■ **WORK TO DO**
Pull out every line of the material below that contains the string "mountain", and copy each of those lines in full.

■ **DATASET ENTRIES**
──────

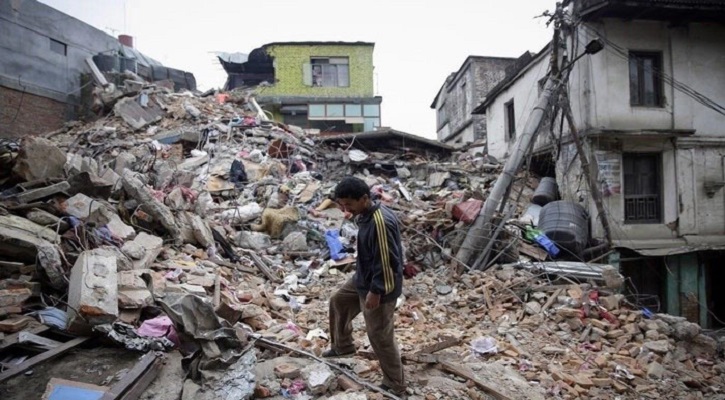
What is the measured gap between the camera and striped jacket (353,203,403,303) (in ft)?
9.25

──────

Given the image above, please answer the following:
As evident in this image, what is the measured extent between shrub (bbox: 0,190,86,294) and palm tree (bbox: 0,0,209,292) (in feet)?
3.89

──────

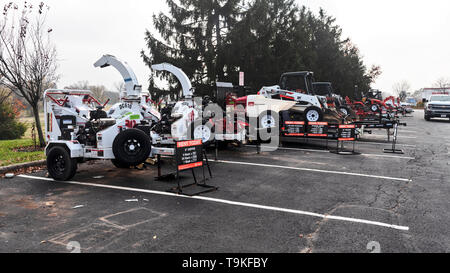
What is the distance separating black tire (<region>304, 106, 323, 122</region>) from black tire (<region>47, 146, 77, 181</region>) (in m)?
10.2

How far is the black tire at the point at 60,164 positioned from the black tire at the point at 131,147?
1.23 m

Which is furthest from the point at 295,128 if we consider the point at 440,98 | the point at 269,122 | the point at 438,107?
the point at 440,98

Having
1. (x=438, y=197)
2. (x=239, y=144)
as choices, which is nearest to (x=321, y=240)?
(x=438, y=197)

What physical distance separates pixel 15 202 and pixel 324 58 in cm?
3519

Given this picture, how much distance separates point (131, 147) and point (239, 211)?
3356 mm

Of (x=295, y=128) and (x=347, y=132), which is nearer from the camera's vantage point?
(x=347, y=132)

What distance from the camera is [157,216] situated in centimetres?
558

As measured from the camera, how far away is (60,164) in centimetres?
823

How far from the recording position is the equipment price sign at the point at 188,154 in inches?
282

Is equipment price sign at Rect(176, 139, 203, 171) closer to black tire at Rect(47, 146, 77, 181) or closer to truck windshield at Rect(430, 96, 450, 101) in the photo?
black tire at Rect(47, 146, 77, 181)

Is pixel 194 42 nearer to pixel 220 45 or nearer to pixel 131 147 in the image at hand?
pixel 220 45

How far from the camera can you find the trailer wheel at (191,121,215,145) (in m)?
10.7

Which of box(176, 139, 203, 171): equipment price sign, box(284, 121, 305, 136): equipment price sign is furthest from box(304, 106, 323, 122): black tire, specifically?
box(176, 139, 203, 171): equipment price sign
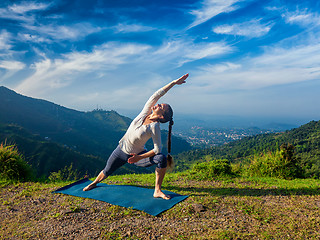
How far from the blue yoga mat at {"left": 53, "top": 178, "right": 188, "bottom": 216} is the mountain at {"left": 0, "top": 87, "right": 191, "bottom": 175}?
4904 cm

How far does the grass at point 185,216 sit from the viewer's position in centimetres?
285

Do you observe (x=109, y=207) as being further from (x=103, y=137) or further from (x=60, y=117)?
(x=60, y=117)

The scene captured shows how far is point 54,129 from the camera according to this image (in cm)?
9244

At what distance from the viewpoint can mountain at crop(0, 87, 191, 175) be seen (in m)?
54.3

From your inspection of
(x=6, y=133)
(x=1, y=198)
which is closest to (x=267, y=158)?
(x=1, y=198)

──────

■ **CORRECT OUTPUT**
How far from the blue yoga mat at {"left": 53, "top": 178, "right": 188, "bottom": 216} is the mountain at {"left": 0, "top": 87, "right": 191, "bottom": 175}?
At what distance from the viewpoint can mountain at crop(0, 87, 191, 175) be seen (in m)?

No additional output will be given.